Mark Paustenbach, a spokesman for the Treasury, declined to comment on the matter.

Three Milestones

Chrysler has said it will begin producing a small Fiat- derived engine in November, another of the three milestones.

The final goal, assembling a car in the U.S. that gets 40 miles per gallon, also should happen next year, Marchionne said.

Chrysler is investing $600 million in its assembly plant in Belvidere, Illinois, it said Oct. 28. That’s where the Dodge small car based on Alfa Romeo’s Giulietta will be built, according to two people familiar with the plans.

Morgan, the Chrysler spokeswoman, declined to comment on which product will be built at the Belvidere plant.

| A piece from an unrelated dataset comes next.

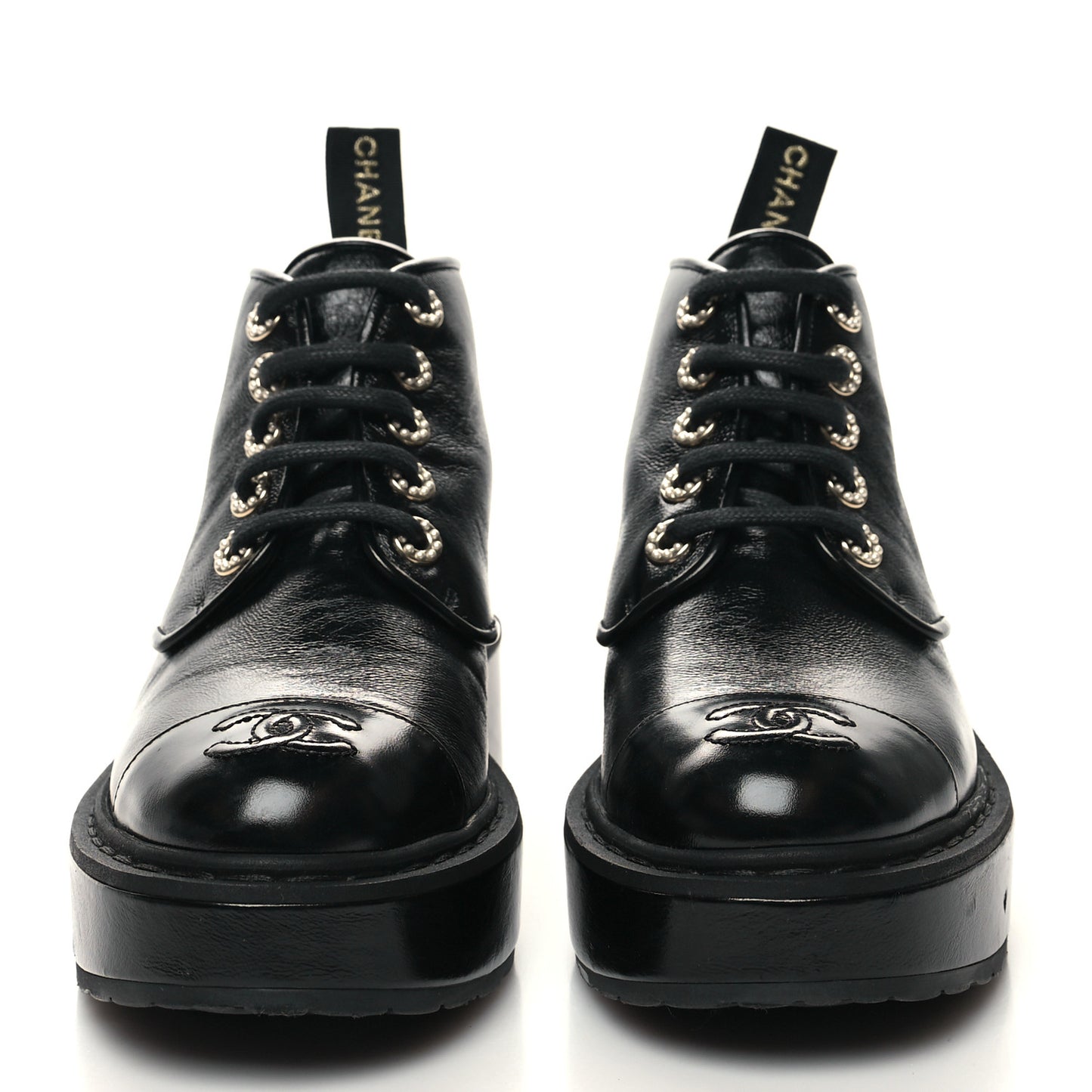 Shiny Calfskin Pearl Lace Up Combat Short Boots 35.5 Black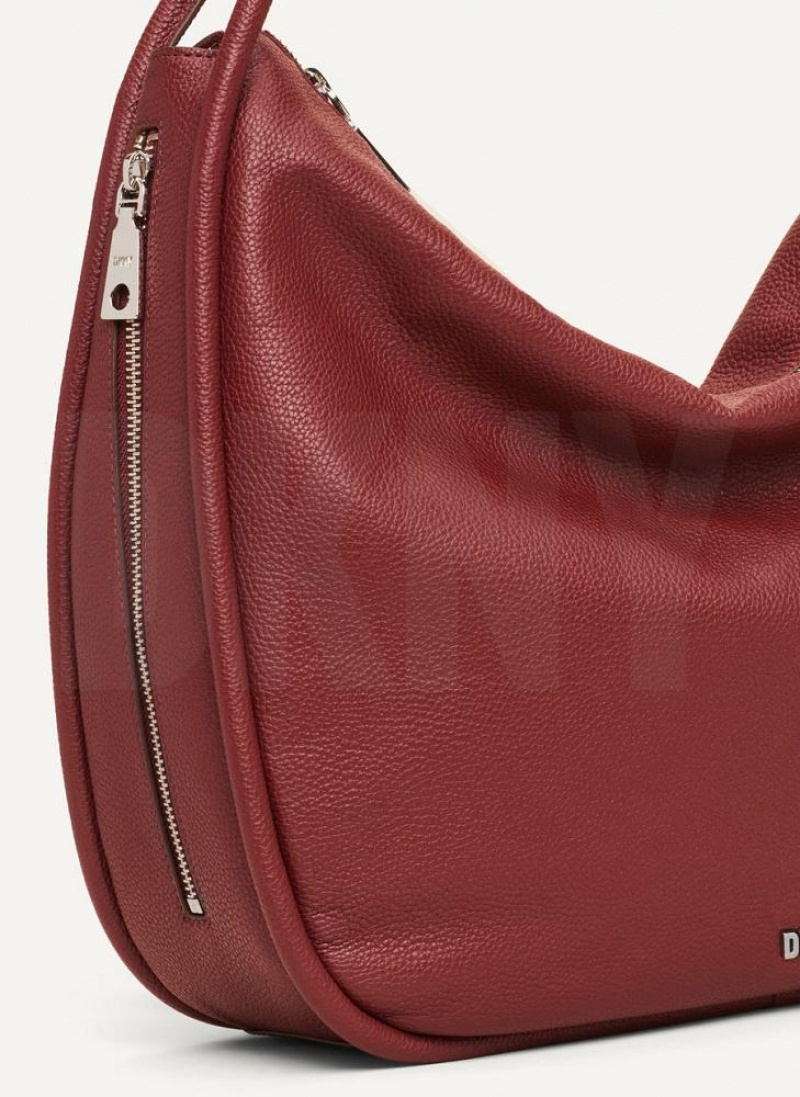 Burgundy Women's DKNY Phoebe Hobo Tote Bags | Australia-D1512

While Fiat can’t obtain a majority stake until the governments have been paid in full, it’s allowed to purchase as much as an additional 16 percent of Chrysler after the principal amount of the government loans falls to less than $4 billion.

Marchionne said he can’t exercise the option to purchase additional shares in Chrysler until 2013 unless the agreement is amended and that discussions on a change “absolutely” could occur.

In September, Marchionne said Chrysler’s IPO may be “relatively small” and in “chunks” so the company can establish a base market for the stock. Chrysler’s financial performance next year will support an IPO in the second half, he said.

Chrysler hasn’t been an independent publicly traded company since 1998, when it merged with the former Daimler-Benz AG. The companies separated in 2007 with the sale of Chrysler to Cerberus Capital Management LP, a private equity firm.

Fiat gained control of Chrysler during its U.S. government- backed bankruptcy restructuring last year.